Chi-squared distribution revisited

Today, while reviewing the regression techniques in the ESL book (Element of Statistical Learning, btw this book is pure gold, I highly recommend it!), I stumbled upon the chi-squared distribution. Concretely, the author shows that:

(N-p-1) \hat{\sigma}^2 \sim \sigma^2 \chi^2_N-p-1

a chi-squared distribution with N-p-1 degrees of freedom, with \hat{\sigma}^2 an unbiased estimate of \sigma^2 .

They use these distributional properties to form tests of hypothesis and confidene interval for the parameters \beta_j .

It has been a very long time since I saw the chi-squared ditribution, and of course my understanding of it becomes quite rusty. So I think this is a good chance to revisit this important distribution.

Before talking about the chi-squared distribution, we need to review some notions. First, we have the gamma function:

For \alpha > 0, the gamma function \Gamma(\alpha) is defined by:

\Gamma(\alpha) = \int_0^\infty x^{\alpha-1}e^{-x}dx

and for any positive integer n, we have: \Gamma(n) = (n-1)!.

Now let:

f(x,a) = \frac{x^{\alpha-1}e^{-x}}{\Gamma(\alpha)}  if x \geq 0


f(x,a) = 0 otherwise.

Then f(x,a) \geq 0. The gamma function implies that:

\int_0^\infty f(x,a)dx = \frac{\Gamma(\alpha)}{\Gamma(\alpha)} = 1

Thus f(x,a) satisfies the 2 basic properties of a probability distribution function.

We will now use this function to define the Gamma distribution and then the Chi-squared distribution. 

A continuous random variable X is said to have a Gamma distribution if the pdf of X is:

f(x;\alpha,\beta) = \frac{1}{\beta^\alpha \Gamma(\alpha)} x^{\alpha-1} e^{-x/\beta} for x \geq 0


f(x;\alpha,\beta) = 0 otherwise

where the parameters \alpha and \beta are positive. The standard Gamma distribution has \beta = 1, so the pdf of a standard gamma is given by the f(x,a) given above.

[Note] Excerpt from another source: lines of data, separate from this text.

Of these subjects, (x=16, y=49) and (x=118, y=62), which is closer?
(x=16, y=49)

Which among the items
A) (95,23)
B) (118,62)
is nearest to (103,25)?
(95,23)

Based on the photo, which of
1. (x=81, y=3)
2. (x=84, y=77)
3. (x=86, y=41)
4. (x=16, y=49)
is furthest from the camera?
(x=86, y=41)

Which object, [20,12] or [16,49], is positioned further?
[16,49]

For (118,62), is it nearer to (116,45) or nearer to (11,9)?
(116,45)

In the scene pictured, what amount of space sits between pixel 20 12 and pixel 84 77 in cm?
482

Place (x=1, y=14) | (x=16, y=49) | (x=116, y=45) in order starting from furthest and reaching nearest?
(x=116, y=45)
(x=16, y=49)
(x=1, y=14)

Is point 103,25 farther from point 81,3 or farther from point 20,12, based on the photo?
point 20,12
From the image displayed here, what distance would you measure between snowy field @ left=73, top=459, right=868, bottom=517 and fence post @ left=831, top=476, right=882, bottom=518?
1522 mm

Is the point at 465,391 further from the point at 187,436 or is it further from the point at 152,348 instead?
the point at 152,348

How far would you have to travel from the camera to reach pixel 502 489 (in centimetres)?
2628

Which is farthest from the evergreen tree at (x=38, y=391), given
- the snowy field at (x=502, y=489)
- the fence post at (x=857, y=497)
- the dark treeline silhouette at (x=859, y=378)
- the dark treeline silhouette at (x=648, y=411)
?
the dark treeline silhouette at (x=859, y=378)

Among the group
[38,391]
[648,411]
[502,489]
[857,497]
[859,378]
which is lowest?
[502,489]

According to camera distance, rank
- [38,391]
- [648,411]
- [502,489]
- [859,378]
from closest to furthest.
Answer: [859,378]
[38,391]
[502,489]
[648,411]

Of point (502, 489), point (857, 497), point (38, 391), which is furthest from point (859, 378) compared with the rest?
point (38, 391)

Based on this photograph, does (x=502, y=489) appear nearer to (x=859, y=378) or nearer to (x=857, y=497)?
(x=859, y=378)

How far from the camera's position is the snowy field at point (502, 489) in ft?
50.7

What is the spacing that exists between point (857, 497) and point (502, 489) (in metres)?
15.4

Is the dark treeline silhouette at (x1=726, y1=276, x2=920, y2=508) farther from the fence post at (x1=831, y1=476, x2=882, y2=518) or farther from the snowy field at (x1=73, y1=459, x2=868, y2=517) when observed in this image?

The Gamma distribution is widely used to model the extent of degradation such as corrosion, creep, wear or survival time.

The Gamma distribution is a family of distribution. Both the Exponential distribution and Chi-squared distribution are special case of the Gamma.

As we can see, the gamma distribution takes two arguments. The first (\alpha) defines the shape. If shape is close to zero, the gamma is very similar to the exponential. If shape is large, then the gamma is similar to the chi-squared distribution.

Now we will define the chi-squared distribution.

Let \nu be a positive integer. Then a random variable X is said to have a chi­-squared distribution with parameter n if the pdf of X is the gamma density with \alpha = \nu /2 and \beta = 2. The pdf of a chi-squared rv is thus:

f(x,\nu) = \frac{1}{2^{\nu/2}\Gamma(\nu/2)}x^{\nu/2}e^{-x/2} for x \geq 0


f(x,\nu) = 0 otherwise

The parameter \nu is called the degrees of freedom df of X.

The chi-squared distribution is important because it is the basis for a number of procedures in statistical inference. The central role played by the chi-squared distribution in inference springs from its relationship to normal distributions. Concretely, the chi-squared distribution is the distribution of a sum of the squares of k independent standard normal random variables. For example, in the case of linear regression, the variable (y_i - \hat{y}_i) follow a normal distribution, thus to model the variance of X, which is the sum of the square of these values, we use a chi-square distribution.

The chi-squared distribution is the foundation of chi-squared tests. There are 2 types:

  • The goodness-of-fit test.
  • The test of independence.

Perhaps we will look at these tests in details in another post.